Hizb-ut Tahrir Emiri Şeyh Âlim Ata İbn Halil Ebu Raşta Tarafından Facebook Sayfası Takipçilerinin Sorularına Verilen Cevaplar

İslam Devletinde Gayrimüslimler Arasındaki Yargı

Ebu Hussam

Soru:

es Selamu Aleykum ve Rahmetullahi ve Berakâtuh

Peygamber SallAllahu Aleyhi ve Sellem, Arap müşriklerinden olan Yemen kâfirlerini dinleri üzerinde kalma konusunda istisna etmiştir. Bu konuyu açıklamanızı rica ediyorum. Arap müşrikleri hakkında yapılan bu istisnayı İslam Devleti kitabının 218. sayfasında geçen şu umum için bir kayıt olarak kabul edebilir miyiz: “Bütün bunlar itikat ve ibadetleriyle baş başa bırakılırlar...”

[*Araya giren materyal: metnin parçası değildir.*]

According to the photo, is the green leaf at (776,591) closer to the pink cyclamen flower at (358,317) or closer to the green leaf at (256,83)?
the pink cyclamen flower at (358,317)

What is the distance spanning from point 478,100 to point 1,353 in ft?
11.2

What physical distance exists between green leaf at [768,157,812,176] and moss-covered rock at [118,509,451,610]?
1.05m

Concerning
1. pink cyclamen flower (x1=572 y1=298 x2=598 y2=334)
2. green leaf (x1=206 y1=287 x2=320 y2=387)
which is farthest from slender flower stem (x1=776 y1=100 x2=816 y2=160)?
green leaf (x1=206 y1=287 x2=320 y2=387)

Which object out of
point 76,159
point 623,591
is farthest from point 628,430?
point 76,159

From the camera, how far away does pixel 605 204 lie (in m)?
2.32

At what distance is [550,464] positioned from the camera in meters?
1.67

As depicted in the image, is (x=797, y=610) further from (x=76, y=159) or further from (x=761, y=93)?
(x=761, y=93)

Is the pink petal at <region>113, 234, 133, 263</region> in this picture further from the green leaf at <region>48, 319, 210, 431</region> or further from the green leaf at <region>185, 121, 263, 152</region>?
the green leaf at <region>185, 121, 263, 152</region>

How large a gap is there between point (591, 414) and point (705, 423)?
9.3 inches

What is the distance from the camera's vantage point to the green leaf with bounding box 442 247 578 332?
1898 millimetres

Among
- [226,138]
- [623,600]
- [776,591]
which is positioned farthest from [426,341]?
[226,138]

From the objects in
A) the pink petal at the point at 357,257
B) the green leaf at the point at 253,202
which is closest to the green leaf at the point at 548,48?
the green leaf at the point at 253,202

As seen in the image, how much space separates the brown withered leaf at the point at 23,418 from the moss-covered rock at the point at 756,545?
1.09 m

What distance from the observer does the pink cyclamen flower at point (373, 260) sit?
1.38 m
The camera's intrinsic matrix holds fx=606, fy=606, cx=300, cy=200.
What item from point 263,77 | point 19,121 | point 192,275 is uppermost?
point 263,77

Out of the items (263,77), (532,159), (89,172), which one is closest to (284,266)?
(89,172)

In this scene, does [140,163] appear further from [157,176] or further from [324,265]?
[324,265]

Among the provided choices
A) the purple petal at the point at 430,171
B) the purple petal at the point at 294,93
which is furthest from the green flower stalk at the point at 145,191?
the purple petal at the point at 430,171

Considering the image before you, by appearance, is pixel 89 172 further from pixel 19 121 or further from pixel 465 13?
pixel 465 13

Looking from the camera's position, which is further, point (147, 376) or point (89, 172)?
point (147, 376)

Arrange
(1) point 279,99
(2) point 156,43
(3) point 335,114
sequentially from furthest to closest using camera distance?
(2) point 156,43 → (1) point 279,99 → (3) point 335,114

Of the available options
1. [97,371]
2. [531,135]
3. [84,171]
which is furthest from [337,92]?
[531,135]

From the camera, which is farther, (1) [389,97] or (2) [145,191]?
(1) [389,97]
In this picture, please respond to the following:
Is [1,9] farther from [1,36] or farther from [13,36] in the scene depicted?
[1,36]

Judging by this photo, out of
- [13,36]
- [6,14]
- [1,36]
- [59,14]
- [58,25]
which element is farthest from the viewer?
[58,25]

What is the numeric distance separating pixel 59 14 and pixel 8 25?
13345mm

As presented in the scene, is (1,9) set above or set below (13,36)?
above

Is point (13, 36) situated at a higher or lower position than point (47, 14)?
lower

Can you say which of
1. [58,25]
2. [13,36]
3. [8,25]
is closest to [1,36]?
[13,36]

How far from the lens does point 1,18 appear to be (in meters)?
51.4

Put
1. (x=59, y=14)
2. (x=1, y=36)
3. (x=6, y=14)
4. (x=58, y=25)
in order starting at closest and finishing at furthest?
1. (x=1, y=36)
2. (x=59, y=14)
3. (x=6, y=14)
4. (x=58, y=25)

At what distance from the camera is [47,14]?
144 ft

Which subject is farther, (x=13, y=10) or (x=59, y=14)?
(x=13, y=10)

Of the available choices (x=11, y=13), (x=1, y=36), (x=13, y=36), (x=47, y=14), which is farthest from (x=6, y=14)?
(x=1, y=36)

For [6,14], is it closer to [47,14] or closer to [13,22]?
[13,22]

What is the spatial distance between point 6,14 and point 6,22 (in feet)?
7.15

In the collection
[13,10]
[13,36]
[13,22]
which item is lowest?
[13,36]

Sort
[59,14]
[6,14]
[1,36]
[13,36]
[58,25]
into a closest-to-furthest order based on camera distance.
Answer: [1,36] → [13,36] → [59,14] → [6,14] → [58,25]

Bunlar, Ehli Kitap ve müşrikler değil mi? Ayrıca Anayasa Tasarısı kitabının 7. Maddesinin [B] bendinde geçenler için de kayıt olmazlar mı? Ya da bu istisna, sadece o nesle mi aittir? Ayrıca İslam Devletinin 218. sayfasında geçenler ile ilgili olarak başka bir sorum daha olacak: “Devlet mahkemelerinde bu gibi anlaşmazlıklarına bakacak kendilerinden bir kadıyı devlet tayin eder.” Yanı sıra aynı kitabın 220. sayfasının [D] bendinde şöyle geçmektedir: “…Onlardan olan hâkimlerin idaresinde özel mahkemelerde değil, devlete ait mahkemelerde dinlerine göre yapılır.”

Lütfen bu yargıçların işinin doğasını ve durumlarını açıklar mısınız? Size sormadan önce bunların cevabını Mukaddimetu’s Düstur kitabında araştırdığımı, ama bulamadığımı da bilmenizi isterim. [Yani devlet mahkemesinde iki hükmün olması yani İslam’a ve başka dine göre hüküm vermek]

Saygılarımla

Kardeşin Ebu Bilal

Cevap:

Aleykum’us Selam ve Rahmetullahi ve Berakâtuh

Sorunuz, İslam Devleti kitabının 218. sayfasında geçen şu metin ile ilgilidir:

“... Bu, Müslümanlar içindir. Gayrimüslimler ise ki, bunlar İslami akideden başka bir akideyi kabul edenlerdir.

3- Müşrikler. Bunlar da Sabiler [ay ve yıldıza tapanlar], Mecusi ve Hindular ile Ehli Kitap olmayan kâfirler bu kategori içerisine girerler.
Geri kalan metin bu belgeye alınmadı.